Overlap-Adaptive Hybrid Speaker Diarization and ASR-Aware Observation Addition for MISP 2025 Challenge
Shangkun Huang, Yuxuan Du, Jingwen Yang, Dejun Zhang, Xupeng Jia, Jing Deng, Jintao Kang, Rong Zheng
TL;DR
The paper tackles audio-visual diarization and recognition in the MISP 2025 Challenge by integrating a hybrid diarization pipeline that combines WavLM-based end-to-end segmentation with VBx clustering, and an ASR-aware observation addition (OA) framework to compensate Guided Source Separation distortions in low-SNR settings.
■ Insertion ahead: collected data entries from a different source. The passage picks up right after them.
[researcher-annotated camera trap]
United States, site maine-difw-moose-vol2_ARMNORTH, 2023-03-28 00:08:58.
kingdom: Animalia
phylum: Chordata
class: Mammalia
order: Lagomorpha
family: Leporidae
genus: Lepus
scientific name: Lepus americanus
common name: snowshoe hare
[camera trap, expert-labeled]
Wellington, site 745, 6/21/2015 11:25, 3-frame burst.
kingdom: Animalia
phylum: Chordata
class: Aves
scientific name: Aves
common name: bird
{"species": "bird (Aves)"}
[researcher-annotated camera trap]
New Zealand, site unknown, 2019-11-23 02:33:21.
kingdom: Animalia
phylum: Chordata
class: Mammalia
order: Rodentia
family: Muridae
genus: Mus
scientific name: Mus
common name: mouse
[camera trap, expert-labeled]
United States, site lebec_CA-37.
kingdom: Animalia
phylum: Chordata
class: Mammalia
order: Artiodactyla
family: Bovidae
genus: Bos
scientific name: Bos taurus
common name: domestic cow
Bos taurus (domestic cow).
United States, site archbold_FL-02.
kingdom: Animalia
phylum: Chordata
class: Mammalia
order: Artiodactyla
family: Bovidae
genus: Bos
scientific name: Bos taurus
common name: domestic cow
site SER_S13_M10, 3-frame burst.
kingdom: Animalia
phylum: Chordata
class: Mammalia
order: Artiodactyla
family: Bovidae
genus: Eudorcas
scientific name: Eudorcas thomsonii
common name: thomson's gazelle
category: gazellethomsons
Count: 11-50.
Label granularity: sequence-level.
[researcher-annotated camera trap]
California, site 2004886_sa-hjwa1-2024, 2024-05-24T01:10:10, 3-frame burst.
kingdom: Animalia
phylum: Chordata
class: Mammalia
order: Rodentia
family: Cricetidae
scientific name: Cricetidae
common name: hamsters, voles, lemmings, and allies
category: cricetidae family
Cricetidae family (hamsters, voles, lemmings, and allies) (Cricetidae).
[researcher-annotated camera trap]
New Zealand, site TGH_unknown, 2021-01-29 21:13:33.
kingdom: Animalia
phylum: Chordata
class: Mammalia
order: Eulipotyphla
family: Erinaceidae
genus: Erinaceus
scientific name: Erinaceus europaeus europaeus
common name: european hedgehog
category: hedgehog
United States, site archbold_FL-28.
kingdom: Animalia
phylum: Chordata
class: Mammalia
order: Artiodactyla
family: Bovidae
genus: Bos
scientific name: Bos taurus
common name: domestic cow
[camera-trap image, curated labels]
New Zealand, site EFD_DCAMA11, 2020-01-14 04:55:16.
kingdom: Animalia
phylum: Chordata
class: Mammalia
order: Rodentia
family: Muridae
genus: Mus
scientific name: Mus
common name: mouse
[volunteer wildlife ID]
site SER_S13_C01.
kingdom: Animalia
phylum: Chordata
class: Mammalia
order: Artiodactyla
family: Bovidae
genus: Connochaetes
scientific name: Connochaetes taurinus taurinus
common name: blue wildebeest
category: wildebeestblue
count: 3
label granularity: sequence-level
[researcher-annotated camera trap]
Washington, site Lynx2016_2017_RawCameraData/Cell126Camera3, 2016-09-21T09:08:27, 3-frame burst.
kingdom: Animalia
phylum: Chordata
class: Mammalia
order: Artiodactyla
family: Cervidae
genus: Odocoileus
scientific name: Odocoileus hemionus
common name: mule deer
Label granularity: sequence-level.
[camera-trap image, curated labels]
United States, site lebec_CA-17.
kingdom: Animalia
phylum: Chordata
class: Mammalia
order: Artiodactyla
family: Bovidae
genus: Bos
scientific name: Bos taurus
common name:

The ASR component uses a three-path signal fusion and a sentence-level bridging module supervised by ASR to optimize OA coefficients, achieving a CER of $5.91\%$ (Dev) and $10.09\%$ (Eval), further improved to $5.54\%$ and $9.48\%$ with ROVER. Through cascaded integration, the system attains a cpCER of $11.56\%$ for Track 3, placing first in Track 2 and Track 3, and demonstrating strong performance in real-world, multi-speaker meetings. The study also analyzes the impact of overlap handling, dereverberation, and front-end speech enhancement, while noting limited gains from video information under adverse visual conditions. Overall, the proposed methods advance practical AVDR performance in noisy, overlapped meeting scenarios.
Abstract
This paper presents the system developed to address the MISP 2025 Challenge. For the diarization system, we proposed a hybrid approach combining a WavLM end-to-end segmentation method with a traditional multi-module clustering technique to adaptively select the appropriate model for handling varying degrees of overlapping speech. For the automatic speech recognition (ASR) system, we proposed an ASR-aware observation addition method that compensates for the performance limitations of Guided Source Separation (GSS) under low signal-to-noise ratio conditions. Finally, we integrated the speaker diarization and ASR systems in a cascaded architecture to address Track 3. Our system achieved character error rates (CER) of 9.48% on Track 2 and concatenated minimum permutation character error rate (cpCER) of 11.56% on Track 3, ultimately securing first place in both tracks and thereby demonstrating the effectiveness of the proposed methods in real-world meeting scenarios.